_Problem_: Give back every record below in full and exactly, but without a single image.

_Input records_:
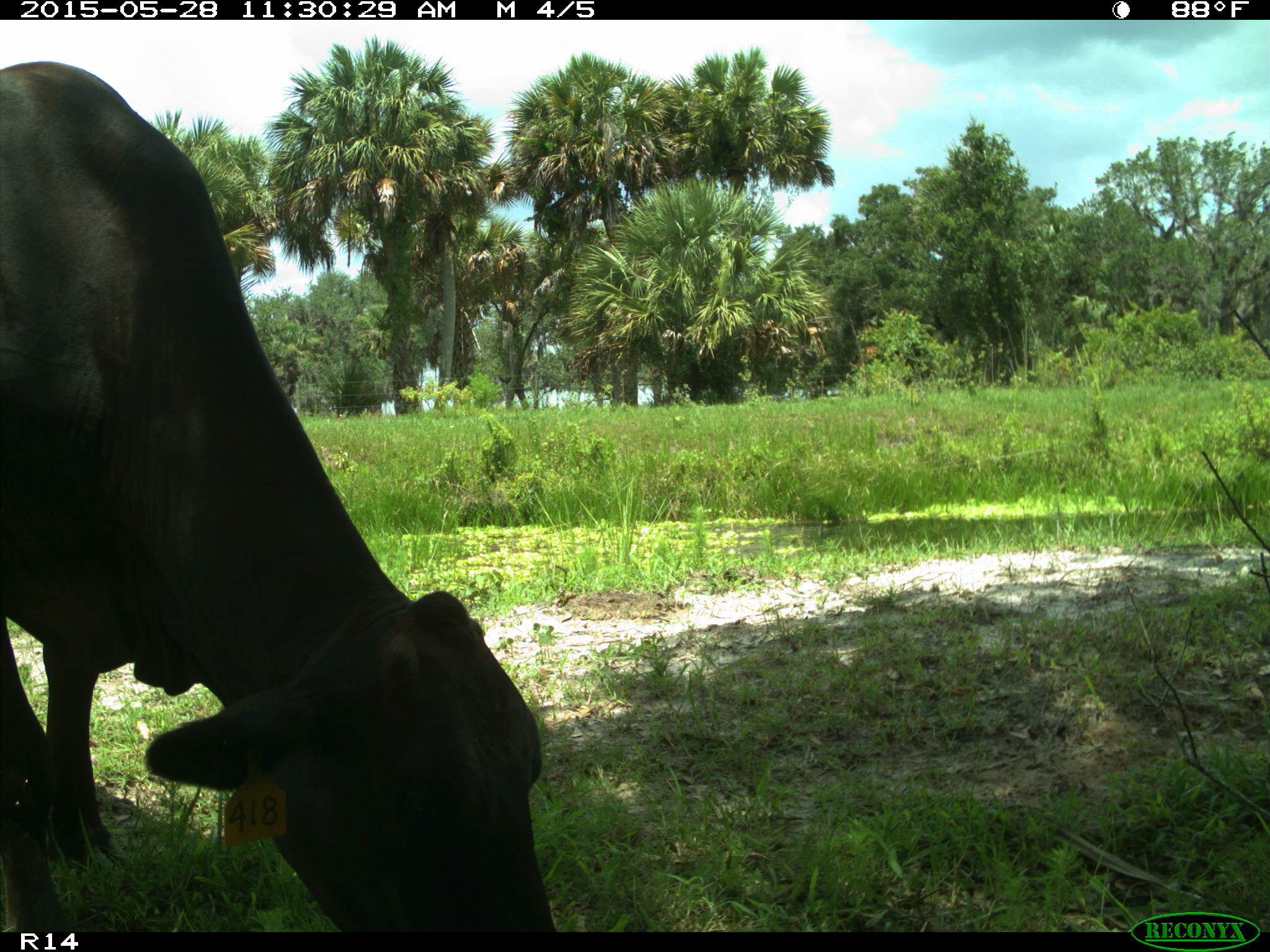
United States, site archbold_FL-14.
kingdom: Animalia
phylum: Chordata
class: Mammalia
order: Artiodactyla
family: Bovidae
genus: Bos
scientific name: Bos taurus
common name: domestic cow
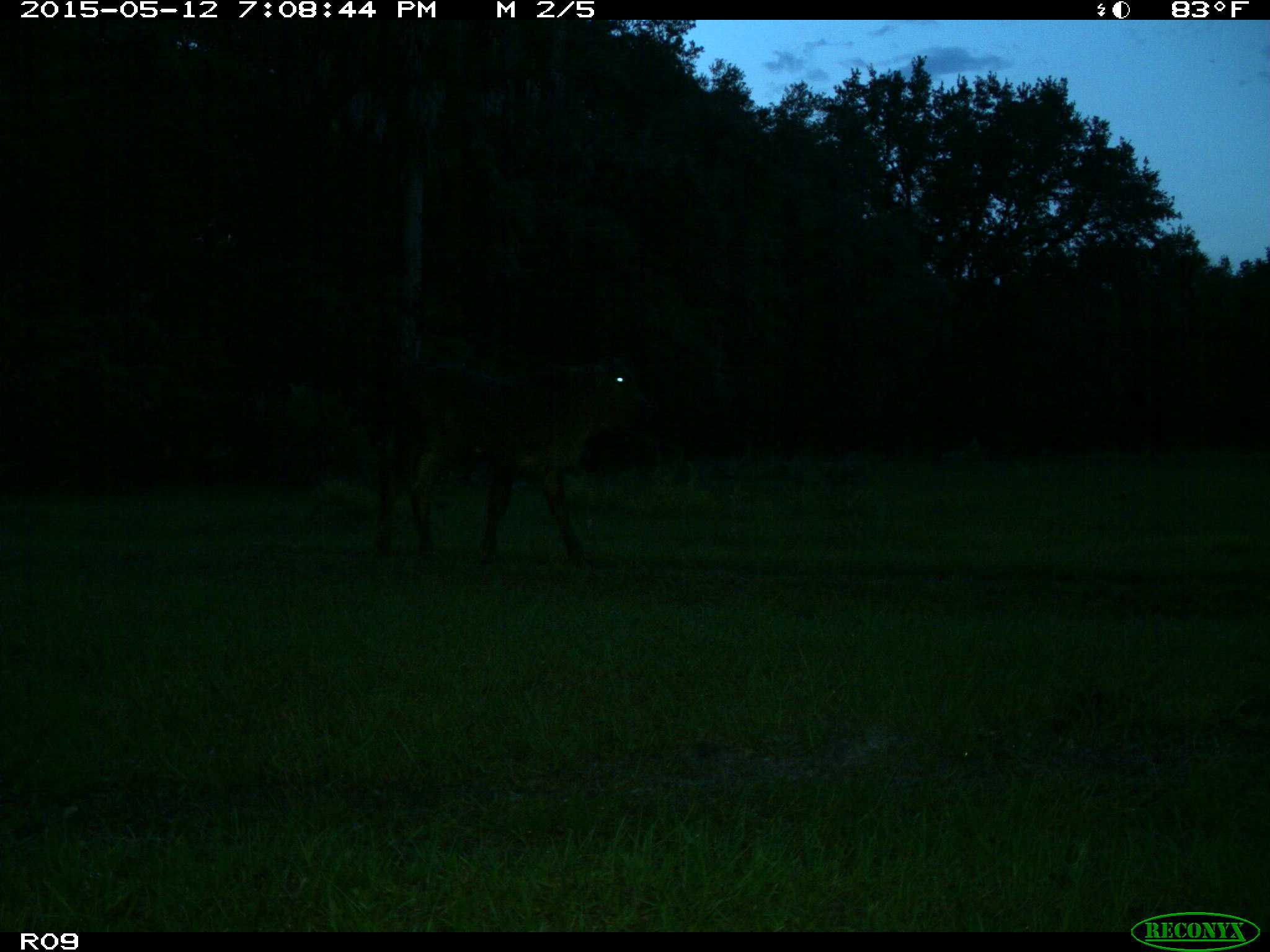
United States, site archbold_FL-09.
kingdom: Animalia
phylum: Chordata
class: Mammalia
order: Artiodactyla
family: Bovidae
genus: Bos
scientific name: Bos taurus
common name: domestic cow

_Solution for this exercise_:
United States, site archbold_FL-14.
kingdom: Animalia
phylum: Chordata
class: Mammalia
order: Artiodactyla
family: Bovidae
genus: Bos
scientific name: Bos taurus
common name: domestic cow
United States, site archbold_FL-09.
kingdom: Animalia
phylum: Chordata
class: Mammalia
order: Artiodactyla
family: Bovidae
genus: Bos
scientific name: Bos taurus
common name: domestic cow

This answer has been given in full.